▶ **Extrait choisi**
4.10.23

Portrait d’Andrea Dunbar - cheffe de secteur Intelligence Artificielle Edge & Vision - CSEM

Andrea Dunbar - Intelligence Artificielle Edge & Vision - CSEM

Membre du jury du Prix BCN Innovation
Enseigne la digitalisation à l’EPFL

Andrea Dunbar est née à New Hampshire, Etats-Unis, où elle a vécu les dix premières années de sa vie avant de s’établir près de Londres. A 18 ans, elle prend une année sabbatique pour voyager aux Etats-Unis. Elle traverse tout le pays en voiture et pose ses valises quelques mois au Guatemala pour apprendre l’espagnol. De retour en Grande-Bretagne, elle commence des études de physique à St Andrews en Ecosse et y décroche son Bachelor.

Elle enchaîne avec une expérience comme courtière certifiée à la City de Londres, puis revient à la physique et achève un doctorat au « Trinity College » à Dublin sur des polaritons de cavité, un système d’états mixtes lumière-matière. C’est là qu’elle entre en contact avec l’EPFL grâce aux échantillons échangés. Après plusieurs visites sur le site de l’EPFL, elle décide en 2003 de déménager à Lausanne pour travailler à l’EPFL en tant qu’assistante de recherche, et elle en profite pour apprendre le français. Elle se spécialise dans le domaine des cristaux photoniques. En 2007, on lui propose de rejoindre le CSEM, et en 2017, elle est nommée cheffe du secteur « Embedded Vision ». Ce secteur, aujourd’hui renommé « Edge IA & Vision », est un groupe multidisciplinaire (data science, optique, imageurs, logiciels, architecture système, traitements de données) composé de 16 personnes.

▶ **Listing fourni**
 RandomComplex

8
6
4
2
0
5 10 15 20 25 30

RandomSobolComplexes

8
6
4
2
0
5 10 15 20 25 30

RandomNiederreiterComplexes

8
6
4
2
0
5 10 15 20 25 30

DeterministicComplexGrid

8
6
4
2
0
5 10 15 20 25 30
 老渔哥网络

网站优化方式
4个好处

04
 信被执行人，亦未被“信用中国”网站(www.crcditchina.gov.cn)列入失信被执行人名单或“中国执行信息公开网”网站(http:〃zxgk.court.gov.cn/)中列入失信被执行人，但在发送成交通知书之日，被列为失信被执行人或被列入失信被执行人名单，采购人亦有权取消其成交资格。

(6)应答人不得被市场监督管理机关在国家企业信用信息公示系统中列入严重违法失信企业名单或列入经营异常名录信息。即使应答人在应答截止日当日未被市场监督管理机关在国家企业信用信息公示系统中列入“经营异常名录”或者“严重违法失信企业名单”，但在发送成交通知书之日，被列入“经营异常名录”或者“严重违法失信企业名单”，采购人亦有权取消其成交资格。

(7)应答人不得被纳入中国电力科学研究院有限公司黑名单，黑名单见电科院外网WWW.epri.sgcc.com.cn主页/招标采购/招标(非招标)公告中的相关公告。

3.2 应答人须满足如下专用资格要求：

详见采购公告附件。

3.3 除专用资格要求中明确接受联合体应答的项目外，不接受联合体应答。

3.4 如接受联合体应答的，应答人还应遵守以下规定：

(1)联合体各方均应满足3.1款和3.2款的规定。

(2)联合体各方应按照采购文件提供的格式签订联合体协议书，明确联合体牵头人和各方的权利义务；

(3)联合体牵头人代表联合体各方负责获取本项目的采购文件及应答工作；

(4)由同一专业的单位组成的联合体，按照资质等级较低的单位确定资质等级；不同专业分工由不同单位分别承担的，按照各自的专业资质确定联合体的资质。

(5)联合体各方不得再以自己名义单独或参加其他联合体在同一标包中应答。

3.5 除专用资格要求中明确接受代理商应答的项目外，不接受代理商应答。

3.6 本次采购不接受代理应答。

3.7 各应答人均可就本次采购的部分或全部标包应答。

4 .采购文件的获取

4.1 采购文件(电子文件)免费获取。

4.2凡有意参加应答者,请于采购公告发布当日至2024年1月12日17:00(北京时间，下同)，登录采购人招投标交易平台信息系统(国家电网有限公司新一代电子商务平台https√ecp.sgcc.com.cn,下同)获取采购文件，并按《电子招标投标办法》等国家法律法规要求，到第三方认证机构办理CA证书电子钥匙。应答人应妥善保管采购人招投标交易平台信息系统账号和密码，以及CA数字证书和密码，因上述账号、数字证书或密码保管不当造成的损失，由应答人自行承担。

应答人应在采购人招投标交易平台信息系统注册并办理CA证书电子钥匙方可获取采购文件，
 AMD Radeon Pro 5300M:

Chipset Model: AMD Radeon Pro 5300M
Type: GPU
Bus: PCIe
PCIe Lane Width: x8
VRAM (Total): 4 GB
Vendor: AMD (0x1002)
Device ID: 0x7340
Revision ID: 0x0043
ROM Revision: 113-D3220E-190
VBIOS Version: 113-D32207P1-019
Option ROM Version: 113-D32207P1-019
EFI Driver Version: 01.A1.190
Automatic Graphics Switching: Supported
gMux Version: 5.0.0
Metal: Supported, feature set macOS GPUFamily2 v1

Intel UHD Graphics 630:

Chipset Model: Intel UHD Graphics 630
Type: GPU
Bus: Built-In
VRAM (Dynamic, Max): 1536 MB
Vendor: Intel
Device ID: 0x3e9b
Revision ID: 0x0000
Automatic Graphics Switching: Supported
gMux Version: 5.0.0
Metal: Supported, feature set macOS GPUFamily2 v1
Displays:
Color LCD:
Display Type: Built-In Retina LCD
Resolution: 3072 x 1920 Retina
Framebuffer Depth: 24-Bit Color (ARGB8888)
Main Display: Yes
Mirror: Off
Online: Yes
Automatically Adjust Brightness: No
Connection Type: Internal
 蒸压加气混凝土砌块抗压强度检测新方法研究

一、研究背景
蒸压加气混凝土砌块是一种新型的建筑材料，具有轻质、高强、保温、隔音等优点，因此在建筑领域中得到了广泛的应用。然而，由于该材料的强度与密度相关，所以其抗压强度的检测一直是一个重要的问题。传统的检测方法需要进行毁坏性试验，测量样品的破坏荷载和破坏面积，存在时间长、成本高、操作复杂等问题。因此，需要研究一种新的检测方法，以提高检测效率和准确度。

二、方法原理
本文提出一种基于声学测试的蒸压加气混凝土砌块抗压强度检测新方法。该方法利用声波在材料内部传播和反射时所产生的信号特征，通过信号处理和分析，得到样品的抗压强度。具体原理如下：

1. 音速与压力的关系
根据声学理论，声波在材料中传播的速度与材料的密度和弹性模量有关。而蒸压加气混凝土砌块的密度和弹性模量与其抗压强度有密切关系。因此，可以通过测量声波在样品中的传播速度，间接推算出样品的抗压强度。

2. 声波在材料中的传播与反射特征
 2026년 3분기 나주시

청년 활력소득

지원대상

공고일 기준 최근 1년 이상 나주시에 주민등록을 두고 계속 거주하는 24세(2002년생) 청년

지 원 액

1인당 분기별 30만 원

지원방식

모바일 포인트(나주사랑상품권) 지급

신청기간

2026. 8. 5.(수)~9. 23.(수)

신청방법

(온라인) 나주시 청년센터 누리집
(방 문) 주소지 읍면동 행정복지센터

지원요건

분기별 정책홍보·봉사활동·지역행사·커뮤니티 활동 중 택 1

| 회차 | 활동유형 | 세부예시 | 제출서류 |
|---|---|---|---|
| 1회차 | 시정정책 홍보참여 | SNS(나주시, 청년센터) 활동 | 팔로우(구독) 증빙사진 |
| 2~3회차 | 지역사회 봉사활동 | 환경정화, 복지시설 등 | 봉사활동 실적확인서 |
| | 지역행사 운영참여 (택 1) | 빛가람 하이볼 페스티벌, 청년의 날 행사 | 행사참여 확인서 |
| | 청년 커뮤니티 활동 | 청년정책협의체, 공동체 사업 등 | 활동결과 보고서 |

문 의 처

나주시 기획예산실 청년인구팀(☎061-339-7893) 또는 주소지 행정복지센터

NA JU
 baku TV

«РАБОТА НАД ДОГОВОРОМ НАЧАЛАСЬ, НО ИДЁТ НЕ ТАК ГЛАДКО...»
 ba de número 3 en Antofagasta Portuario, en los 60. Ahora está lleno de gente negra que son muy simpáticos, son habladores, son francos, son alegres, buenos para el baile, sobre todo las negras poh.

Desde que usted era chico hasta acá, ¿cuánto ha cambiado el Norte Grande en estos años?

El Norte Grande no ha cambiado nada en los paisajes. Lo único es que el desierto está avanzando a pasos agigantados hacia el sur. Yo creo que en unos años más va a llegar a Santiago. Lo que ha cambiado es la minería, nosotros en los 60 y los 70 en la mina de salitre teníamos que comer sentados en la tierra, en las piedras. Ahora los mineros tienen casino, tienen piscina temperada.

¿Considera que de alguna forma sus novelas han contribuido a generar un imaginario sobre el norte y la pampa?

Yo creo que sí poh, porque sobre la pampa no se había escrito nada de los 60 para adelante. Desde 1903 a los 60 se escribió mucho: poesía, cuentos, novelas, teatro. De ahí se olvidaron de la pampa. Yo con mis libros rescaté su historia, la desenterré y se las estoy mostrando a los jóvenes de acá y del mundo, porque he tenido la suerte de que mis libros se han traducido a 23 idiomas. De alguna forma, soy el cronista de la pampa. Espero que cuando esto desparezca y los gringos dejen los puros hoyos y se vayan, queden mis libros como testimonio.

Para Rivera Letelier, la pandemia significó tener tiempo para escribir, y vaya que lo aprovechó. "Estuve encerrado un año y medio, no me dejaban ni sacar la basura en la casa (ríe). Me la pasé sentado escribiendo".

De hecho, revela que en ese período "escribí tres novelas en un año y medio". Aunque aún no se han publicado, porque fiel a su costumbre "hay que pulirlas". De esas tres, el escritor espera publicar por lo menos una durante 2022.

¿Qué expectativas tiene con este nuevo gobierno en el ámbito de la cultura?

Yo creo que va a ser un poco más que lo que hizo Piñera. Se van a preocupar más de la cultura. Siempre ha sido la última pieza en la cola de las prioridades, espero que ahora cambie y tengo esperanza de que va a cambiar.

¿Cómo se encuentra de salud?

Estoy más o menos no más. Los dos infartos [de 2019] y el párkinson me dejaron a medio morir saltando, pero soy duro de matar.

▶ **Consignes à suivre**
• a. Recopiez mot pour mot le portrait d'Andrea Dunbar, de « Andrea Dunbar - Intelligence » à « décroche son Bachelor. ».
• b. Reprenez la rédaction du portrait d'Andrea Dunbar à partir de la dernière phrase donnée.
Ce listing provient d'une autre source que l'extrait.

▶ **Réponses dans l'ordre**
• a.
Andrea Dunbar - Intelligence Artificielle Edge & Vision - CSEM

Membre du jury du Prix BCN Innovation
Enseigne la digitalisation à l’EPFL

Andrea Dunbar est née à New Hampshire, Etats-Unis, où elle a vécu les dix premières années de sa vie avant de s’établir près de Londres. A 18 ans, elle prend une année sabbatique pour voyager aux Etats-Unis. Elle traverse tout le pays en voiture et pose ses valises quelques mois au Guatemala pour apprendre l’espagnol. De retour en Grande-Bretagne, elle commence des études de physique à St Andrews en Ecosse et y décroche son Bachelor.

• b.
Quels sont les principaux défis que vous devez relever dans l’Intelligence artificielle Edge et la Vision » ?

Il faut savoir que nous travaillons du point de vue traitement des données au niveau du capteur, c’est-à-dire localement et non à distance sur le cloud. Toute l’intelligence est embarquée près du capteur, ce qui nous demande de répondre à plusieurs défis :

  • Créer des architectures d'algorithme d'intelligence artificielle taillés pour leur utilisation dans une problématique industrielle pertinente (par exemple, des systèmes très précis, de haute vitesse (faible latence), de faible puissance, et sécurisés).
  • Combiner ces algorithmes avec des capteurs (vision, audio, etc.) et de la micro-informatique (processeur et communication).

Un premier exemple est celui de la solution Witness. Il s’agit d’une caméra entièrement autonome pouvant être fixée comme un autocollant. Cette première mondiale ouvre de nouvelles possibilités en matière de l’Internet des objets (IoT) et de capteurs de surveillance. Cette caméra IoT fonctionne à l’énergie solaire et est dotée d’un capteur d’images CMOS consommant moins de 700 µWatt.

La reconnaissance optique des caractères (lettres, chiffres) est aussi un bon exemple d’intelligence embarquée. Dans le domaine industriel, cela peut être extrêmement compliqué, notamment parce que les exigences de reconnaissance de >99.9% dans des environnements parfois extrêmes (poussières, saleté, fortes lumières, etc.) rendent très difficile la lecture des caractères d’identification des pièces produites.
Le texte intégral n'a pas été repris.